Records taken from a dataset:
________________________
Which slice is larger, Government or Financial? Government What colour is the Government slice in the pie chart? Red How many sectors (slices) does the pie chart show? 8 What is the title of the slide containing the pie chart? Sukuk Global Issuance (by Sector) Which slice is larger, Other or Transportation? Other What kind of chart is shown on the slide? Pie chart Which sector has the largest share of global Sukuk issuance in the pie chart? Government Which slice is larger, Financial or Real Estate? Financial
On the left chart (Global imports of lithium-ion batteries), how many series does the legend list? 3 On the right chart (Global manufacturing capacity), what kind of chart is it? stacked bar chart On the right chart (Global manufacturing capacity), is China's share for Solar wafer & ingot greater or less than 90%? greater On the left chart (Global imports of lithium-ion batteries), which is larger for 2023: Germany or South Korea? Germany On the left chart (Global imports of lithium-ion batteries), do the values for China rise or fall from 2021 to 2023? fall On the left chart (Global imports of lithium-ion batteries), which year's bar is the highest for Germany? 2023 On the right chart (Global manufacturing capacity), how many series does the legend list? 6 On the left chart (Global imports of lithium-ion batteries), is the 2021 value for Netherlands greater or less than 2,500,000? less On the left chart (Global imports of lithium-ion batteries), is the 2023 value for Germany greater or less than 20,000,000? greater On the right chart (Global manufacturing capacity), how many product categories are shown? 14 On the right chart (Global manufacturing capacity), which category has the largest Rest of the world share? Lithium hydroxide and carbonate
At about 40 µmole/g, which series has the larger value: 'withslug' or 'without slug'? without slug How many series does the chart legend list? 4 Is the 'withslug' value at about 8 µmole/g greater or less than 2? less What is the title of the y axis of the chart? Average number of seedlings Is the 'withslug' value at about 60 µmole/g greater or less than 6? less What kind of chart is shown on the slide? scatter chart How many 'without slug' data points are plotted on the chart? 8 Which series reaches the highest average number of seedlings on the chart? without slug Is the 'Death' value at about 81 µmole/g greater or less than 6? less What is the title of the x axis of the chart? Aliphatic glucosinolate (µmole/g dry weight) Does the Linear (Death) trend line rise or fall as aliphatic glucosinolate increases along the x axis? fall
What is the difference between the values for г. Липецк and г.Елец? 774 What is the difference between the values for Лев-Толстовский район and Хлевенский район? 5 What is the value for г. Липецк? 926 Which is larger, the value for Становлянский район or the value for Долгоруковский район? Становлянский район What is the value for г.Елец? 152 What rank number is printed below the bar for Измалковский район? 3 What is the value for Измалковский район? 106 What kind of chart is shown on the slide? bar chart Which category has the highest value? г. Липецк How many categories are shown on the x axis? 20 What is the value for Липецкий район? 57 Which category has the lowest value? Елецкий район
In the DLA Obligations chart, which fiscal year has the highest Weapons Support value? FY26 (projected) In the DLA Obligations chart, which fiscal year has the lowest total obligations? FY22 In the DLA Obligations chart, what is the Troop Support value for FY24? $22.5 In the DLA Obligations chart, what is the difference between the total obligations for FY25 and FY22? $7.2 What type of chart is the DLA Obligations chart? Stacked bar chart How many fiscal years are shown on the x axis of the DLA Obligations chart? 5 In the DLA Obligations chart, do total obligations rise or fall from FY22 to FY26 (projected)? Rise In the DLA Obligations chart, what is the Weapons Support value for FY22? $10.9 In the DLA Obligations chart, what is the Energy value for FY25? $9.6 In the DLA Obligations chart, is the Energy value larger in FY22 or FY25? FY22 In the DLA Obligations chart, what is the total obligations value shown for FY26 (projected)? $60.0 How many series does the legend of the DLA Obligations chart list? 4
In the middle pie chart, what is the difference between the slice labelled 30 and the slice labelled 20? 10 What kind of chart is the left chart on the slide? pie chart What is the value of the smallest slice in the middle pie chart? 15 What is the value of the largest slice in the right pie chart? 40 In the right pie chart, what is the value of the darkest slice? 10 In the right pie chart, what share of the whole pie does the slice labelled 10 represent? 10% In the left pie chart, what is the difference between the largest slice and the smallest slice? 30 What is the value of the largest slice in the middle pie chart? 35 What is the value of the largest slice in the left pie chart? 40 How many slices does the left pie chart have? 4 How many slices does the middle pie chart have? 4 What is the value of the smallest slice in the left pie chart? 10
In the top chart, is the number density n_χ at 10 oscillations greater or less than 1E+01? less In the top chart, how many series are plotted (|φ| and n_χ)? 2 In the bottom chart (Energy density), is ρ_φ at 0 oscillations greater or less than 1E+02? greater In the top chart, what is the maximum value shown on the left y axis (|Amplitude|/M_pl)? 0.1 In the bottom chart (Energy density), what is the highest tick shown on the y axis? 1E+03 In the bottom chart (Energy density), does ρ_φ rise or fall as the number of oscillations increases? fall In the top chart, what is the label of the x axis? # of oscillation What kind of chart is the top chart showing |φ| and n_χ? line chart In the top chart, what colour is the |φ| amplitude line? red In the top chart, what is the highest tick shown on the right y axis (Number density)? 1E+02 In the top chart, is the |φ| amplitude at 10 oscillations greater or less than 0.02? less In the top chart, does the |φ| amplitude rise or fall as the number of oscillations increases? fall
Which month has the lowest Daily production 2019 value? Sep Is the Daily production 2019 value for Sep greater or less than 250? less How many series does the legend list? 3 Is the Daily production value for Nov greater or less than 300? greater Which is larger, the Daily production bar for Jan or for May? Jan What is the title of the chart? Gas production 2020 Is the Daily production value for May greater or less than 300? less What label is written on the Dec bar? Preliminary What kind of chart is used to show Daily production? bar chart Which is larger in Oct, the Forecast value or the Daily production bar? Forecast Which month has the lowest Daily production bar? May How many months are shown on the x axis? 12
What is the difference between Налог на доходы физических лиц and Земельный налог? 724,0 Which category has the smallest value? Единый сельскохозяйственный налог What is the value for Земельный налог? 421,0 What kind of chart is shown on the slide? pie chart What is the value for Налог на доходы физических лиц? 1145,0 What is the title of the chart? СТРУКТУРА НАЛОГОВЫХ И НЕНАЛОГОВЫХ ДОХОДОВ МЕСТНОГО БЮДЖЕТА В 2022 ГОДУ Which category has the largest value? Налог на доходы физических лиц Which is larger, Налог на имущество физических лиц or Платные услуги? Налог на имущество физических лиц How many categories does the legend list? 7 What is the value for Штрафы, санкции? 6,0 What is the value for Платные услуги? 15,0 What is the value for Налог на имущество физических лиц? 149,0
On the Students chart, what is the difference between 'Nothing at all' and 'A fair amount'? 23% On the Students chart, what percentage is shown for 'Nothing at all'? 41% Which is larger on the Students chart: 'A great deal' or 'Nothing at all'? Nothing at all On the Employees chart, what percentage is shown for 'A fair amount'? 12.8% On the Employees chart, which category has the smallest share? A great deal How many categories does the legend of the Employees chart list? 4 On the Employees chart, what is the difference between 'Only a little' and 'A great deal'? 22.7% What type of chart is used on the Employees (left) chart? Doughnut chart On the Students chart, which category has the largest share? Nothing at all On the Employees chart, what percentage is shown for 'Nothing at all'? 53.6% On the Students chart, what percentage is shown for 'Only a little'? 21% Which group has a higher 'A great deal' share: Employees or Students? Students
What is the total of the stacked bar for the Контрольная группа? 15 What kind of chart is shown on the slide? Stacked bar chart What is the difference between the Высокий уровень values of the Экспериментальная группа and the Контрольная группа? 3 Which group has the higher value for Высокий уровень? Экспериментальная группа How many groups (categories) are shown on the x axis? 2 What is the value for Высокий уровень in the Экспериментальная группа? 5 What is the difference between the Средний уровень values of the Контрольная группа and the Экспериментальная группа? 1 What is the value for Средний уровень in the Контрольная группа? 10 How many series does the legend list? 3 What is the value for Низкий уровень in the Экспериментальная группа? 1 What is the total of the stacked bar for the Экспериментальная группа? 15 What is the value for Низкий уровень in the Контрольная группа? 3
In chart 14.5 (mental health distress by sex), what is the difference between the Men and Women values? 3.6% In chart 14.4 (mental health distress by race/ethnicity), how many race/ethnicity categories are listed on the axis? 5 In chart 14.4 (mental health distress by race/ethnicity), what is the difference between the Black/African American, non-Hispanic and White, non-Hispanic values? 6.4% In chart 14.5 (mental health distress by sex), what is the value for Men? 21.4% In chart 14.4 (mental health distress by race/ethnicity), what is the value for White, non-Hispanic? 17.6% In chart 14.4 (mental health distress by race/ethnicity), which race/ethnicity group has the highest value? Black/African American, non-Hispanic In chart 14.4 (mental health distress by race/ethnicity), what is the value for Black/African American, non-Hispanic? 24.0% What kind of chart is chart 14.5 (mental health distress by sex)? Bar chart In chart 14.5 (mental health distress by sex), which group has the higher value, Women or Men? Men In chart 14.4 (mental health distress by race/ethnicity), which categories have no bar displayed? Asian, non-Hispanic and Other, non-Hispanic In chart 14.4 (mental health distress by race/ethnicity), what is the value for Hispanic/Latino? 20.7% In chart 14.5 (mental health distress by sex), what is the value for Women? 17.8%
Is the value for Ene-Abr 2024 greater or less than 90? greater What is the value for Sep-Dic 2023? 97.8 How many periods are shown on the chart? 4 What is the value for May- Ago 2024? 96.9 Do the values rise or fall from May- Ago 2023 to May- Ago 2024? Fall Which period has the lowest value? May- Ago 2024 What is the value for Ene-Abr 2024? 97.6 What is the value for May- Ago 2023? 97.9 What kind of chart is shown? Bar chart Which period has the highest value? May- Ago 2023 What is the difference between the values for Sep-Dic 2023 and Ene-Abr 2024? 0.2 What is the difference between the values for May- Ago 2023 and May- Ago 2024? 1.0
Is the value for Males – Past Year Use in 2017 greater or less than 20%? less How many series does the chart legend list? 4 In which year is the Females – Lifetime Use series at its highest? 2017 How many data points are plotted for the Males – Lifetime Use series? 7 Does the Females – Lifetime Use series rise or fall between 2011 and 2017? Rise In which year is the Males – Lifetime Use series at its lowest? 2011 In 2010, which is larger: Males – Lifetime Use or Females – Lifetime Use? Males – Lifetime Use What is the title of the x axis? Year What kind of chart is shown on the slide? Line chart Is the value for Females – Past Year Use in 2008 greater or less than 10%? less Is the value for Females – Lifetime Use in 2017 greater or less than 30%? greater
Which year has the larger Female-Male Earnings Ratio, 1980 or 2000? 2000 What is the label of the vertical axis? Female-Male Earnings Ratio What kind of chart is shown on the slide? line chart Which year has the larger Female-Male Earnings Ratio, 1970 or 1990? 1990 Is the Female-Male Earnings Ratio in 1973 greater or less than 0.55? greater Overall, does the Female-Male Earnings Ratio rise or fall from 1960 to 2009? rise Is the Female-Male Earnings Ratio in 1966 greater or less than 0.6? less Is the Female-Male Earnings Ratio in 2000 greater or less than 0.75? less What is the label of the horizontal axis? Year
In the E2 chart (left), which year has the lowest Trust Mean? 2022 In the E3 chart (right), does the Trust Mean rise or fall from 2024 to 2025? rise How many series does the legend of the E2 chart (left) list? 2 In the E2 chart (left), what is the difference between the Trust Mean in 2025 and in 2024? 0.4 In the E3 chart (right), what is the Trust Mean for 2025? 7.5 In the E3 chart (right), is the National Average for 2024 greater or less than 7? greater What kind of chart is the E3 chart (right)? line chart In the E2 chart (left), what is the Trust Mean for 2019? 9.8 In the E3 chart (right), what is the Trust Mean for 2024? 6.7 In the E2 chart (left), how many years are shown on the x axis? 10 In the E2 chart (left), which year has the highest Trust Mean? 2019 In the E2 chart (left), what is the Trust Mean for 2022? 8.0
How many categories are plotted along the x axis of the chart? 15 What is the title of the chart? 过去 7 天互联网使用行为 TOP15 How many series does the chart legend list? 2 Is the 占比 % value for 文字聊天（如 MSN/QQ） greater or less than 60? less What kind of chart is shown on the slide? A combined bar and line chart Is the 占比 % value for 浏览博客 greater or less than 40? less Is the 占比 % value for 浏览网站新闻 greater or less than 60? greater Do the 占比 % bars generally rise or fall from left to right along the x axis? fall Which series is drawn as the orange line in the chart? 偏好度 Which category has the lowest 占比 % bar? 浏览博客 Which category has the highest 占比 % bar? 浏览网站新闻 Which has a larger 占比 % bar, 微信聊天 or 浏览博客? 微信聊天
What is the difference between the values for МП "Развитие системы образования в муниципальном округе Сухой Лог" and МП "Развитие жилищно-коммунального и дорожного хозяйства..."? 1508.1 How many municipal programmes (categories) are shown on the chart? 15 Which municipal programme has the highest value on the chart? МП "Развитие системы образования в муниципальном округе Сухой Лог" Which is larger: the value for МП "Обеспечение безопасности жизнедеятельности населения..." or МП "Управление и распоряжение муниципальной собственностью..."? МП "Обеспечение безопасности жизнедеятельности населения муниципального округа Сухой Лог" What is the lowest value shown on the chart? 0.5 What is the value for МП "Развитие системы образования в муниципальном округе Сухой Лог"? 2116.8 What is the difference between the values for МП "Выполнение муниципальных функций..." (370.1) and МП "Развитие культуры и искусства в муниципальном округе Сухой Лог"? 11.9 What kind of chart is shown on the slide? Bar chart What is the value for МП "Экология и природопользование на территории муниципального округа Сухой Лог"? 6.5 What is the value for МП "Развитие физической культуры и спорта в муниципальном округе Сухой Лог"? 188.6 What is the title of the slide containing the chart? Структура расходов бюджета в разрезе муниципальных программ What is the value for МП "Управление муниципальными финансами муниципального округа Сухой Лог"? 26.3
________________________
# THE TASK
Select and copy each line of the records above that contains the word "sector".

# ANSWER SPACE
Which slice is larger, Government or Financial? Government What colour is the Government slice in the pie chart? Red How many sectors (slices) does the pie chart show? 8 What is the title of the slide containing the pie chart? Sukuk Global Issuance (by Sector) Which slice is larger, Other or Transportation? Other What kind of chart is shown on the slide? Pie chart Which sector has the largest share of global Sukuk issuance in the pie chart? Government Which slice is larger, Financial or Real Estate? Financial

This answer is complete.